Tetapi Malik tahu diri. Kalau ia langsung berdakwah ke raja, pasti tidak akan digubris, karena posisinya lebih rendah. Karena itu ia meminta bantuan sahabatnya, yang menjadi raja di cermin. Konon, kerajaan cermin itu Persia. Tetapi J. Wolbers, dalam bukunya Geshiedenis Van Java, menyebut cermin tak lain adalah kerajaan gedah, alias kedah di Malaysia (Purwadi, 2009:17).

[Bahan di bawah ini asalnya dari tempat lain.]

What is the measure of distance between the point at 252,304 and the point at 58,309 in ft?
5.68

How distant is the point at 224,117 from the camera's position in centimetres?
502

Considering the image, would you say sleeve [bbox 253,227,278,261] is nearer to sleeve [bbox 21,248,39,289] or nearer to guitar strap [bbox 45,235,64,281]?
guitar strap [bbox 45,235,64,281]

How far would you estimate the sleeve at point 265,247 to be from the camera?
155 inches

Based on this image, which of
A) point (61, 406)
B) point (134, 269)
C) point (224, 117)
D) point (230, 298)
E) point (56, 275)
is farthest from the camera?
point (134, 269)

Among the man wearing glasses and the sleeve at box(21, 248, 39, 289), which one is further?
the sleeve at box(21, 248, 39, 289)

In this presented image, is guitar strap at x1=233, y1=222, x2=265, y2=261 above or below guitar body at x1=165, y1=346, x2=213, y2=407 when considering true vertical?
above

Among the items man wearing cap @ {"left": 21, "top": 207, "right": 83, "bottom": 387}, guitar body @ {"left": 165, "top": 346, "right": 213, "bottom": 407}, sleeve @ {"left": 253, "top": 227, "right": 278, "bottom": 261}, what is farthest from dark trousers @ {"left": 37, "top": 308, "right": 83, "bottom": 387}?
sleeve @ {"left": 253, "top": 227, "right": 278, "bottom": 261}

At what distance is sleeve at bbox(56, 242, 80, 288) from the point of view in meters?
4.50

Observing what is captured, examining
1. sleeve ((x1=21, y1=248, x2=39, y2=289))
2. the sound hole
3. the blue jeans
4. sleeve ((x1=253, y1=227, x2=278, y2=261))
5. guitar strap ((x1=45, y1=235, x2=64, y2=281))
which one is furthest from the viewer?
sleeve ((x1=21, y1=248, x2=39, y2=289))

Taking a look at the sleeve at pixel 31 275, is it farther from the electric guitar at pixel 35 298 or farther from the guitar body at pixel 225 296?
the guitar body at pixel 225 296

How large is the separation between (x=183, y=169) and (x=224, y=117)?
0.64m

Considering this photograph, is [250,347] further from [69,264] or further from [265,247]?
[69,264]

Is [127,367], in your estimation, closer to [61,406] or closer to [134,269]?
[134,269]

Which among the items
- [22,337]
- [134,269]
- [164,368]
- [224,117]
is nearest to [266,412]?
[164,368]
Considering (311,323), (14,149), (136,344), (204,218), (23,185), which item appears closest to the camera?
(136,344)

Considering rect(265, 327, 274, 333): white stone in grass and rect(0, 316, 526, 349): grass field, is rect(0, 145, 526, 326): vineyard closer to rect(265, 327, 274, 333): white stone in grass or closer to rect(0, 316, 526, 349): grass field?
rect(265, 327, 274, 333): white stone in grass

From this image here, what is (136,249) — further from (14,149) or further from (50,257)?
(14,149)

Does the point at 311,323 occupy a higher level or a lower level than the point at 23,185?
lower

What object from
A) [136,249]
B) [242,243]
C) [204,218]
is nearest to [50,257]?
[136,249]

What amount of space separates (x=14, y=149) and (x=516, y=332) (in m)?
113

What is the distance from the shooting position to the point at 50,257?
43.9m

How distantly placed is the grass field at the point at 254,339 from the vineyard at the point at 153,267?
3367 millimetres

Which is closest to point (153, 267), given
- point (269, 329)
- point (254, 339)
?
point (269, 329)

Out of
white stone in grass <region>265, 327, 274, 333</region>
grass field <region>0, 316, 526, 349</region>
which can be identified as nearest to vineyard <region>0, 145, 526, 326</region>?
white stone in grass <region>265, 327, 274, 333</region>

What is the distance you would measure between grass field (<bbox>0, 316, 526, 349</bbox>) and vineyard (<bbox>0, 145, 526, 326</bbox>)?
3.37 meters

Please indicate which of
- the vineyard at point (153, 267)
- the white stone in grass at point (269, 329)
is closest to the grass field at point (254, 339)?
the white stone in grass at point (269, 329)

Sumber dari Hikayat Hasanudin memperkirakan pada sebelum 1446-tahun kejatuhan Campa ke tangan Vietnam. De Hollander menulis, sebelum ke Jawa, Rahmatullah memperkenalkan Islam kepada raja Palembang, Arya Dammar, pada 1440. perkiraan Tome Pires menjadi bertambah kuat. Dalam lawatan ke Jawa, Rahmatullah didampingi ayahnya, kakaknya Sayid Ali Murtadha dan sahabatnya Abu Hurairah (Purwadi, 2009:22).
Rombongan mendarat di kota Bandar Tuban, tempat mereka berdakwah beberapa lama, sampai syekh asmarakandi wafat. Sisa rombongan melanjutkan perjalanan ke trowulan, ibu kota Majapahit, menghadap kertawijaya. Disana Rahmatullah menyanggupi permintaan raja untuk mendidik moral para bangsawan dan kawula Majapahit (Purwadi, 2009:22).
Sebagai hadiah, ia diberi tanah di Ampeldenta, Surabaya. Sejumlah 300 keluarga diserahkan untuk dididik dan mendirikan pemukiman Ampel. Meski raja menolak masuk Islam. Rahmatullah diberi kebebasan mengajarkan Islam pada warga Majapahit, asal tanpa paksaan. Selama tinggal di Majapahit, rahmatullah dinikahkan dengan Nyai Ageng Manila, putri Tumenggung Arya Teja, Bupati Tuban (Purwadi, 2009:22).
Prabu Brawijaya V mungkin tidak begitu menyadari akan hal ini. Bahkan beliau sendiri mengambil selir seorang putri Cina yang yang sudah masuk agama Islam. Putri cina tersebut mempengaruhi keagamaan Prabu Brawijaya V. sementara kadipaten-kadipaten di daerah pedalaman yang masih setia dengan agama budha, kecewa dengan prabu Brawijaya V yang dianggap lemah. Misalnya kadipaten ponorogo yang waktu itu dikuasai oleh Suryangalam hendak memisahkan diri dengan Majapahit karena menganggap tidak mampu lagi dijadikan payung. Dalam kondisi politik yang demikian para Wali bertindak cepat mengambil simbol kerajaan Majapahit dan memboyongnya ke Demak, dan mendirikan kerajaan Islam pertama kali di Jawa (Purwadi, 2006:82).